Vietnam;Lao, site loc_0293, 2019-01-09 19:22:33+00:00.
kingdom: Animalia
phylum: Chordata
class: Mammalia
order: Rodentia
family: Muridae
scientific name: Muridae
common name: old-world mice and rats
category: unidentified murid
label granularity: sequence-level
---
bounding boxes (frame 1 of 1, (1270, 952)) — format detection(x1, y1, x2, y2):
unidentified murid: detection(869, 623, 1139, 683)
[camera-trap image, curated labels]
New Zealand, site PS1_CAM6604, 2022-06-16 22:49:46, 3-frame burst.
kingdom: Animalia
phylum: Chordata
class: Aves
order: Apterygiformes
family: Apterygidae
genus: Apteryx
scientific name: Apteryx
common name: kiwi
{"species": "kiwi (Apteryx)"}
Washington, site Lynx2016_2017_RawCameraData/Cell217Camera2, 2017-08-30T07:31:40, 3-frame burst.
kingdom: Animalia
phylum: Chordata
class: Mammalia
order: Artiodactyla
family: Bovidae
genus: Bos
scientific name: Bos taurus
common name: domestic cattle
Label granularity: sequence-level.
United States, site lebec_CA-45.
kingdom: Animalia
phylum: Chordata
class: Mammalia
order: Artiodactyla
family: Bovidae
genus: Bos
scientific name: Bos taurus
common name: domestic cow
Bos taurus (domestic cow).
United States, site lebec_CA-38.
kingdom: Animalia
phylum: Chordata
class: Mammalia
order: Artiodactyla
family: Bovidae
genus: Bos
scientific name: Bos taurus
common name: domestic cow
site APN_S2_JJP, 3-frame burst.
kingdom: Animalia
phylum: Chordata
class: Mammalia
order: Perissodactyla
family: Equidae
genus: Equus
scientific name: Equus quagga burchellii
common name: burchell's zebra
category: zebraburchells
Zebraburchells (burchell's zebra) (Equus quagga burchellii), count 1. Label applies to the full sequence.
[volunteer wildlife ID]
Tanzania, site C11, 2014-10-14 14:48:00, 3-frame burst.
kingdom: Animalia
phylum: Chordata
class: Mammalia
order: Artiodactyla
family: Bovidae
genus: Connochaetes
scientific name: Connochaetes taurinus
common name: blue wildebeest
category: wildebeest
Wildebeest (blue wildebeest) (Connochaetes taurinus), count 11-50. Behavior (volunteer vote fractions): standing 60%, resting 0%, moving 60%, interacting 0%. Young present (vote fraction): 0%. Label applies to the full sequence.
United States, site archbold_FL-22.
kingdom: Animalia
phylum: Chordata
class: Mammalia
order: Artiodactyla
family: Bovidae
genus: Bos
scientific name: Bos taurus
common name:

*-*-*

Your task: For this exercise, set down the entire listing above exactly as given.

Task solution:
Vietnam;Lao, site loc_0293, 2019-01-09 19:22:33+00:00.
kingdom: Animalia
phylum: Chordata
class: Mammalia
order: Rodentia
family: Muridae
scientific name: Muridae
common name: old-world mice and rats
category: unidentified murid
label granularity: sequence-level
---
bounding boxes (frame 1 of 1, (1270, 952)) — format detection(x1, y1, x2, y2):
unidentified murid: detection(869, 623, 1139, 683)
[camera-trap image, curated labels]
New Zealand, site PS1_CAM6604, 2022-06-16 22:49:46, 3-frame burst.
kingdom: Animalia
phylum: Chordata
class: Aves
order: Apterygiformes
family: Apterygidae
genus: Apteryx
scientific name: Apteryx
common name: kiwi
{"species": "kiwi (Apteryx)"}
Washington, site Lynx2016_2017_RawCameraData/Cell217Camera2, 2017-08-30T07:31:40, 3-frame burst.
kingdom: Animalia
phylum: Chordata
class: Mammalia
order: Artiodactyla
family: Bovidae
genus: Bos
scientific name: Bos taurus
common name: domestic cattle
Label granularity: sequence-level.
United States, site lebec_CA-45.
kingdom: Animalia
phylum: Chordata
class: Mammalia
order: Artiodactyla
family: Bovidae
genus: Bos
scientific name: Bos taurus
common name: domestic cow
Bos taurus (domestic cow).
United States, site lebec_CA-38.
kingdom: Animalia
phylum: Chordata
class: Mammalia
order: Artiodactyla
family: Bovidae
genus: Bos
scientific name: Bos taurus
common name: domestic cow
site APN_S2_JJP, 3-frame burst.
kingdom: Animalia
phylum: Chordata
class: Mammalia
order: Perissodactyla
family: Equidae
genus: Equus
scientific name: Equus quagga burchellii
common name: burchell's zebra
category: zebraburchells
Zebraburchells (burchell's zebra) (Equus quagga burchellii), count 1. Label applies to the full sequence.
[volunteer wildlife ID]
Tanzania, site C11, 2014-10-14 14:48:00, 3-frame burst.
kingdom: Animalia
phylum: Chordata
class: Mammalia
order: Artiodactyla
family: Bovidae
genus: Connochaetes
scientific name: Connochaetes taurinus
common name: blue wildebeest
category: wildebeest
Wildebeest (blue wildebeest) (Connochaetes taurinus), count 11-50. Behavior (volunteer vote fractions): standing 60%, resting 0%, moving 60%, interacting 0%. Young present (vote fraction): 0%. Label applies to the full sequence.
United States, site archbold_FL-22.
kingdom: Animalia
phylum: Chordata
class: Mammalia
order: Artiodactyla
family: Bovidae
genus: Bos
scientific name: Bos taurus
common name:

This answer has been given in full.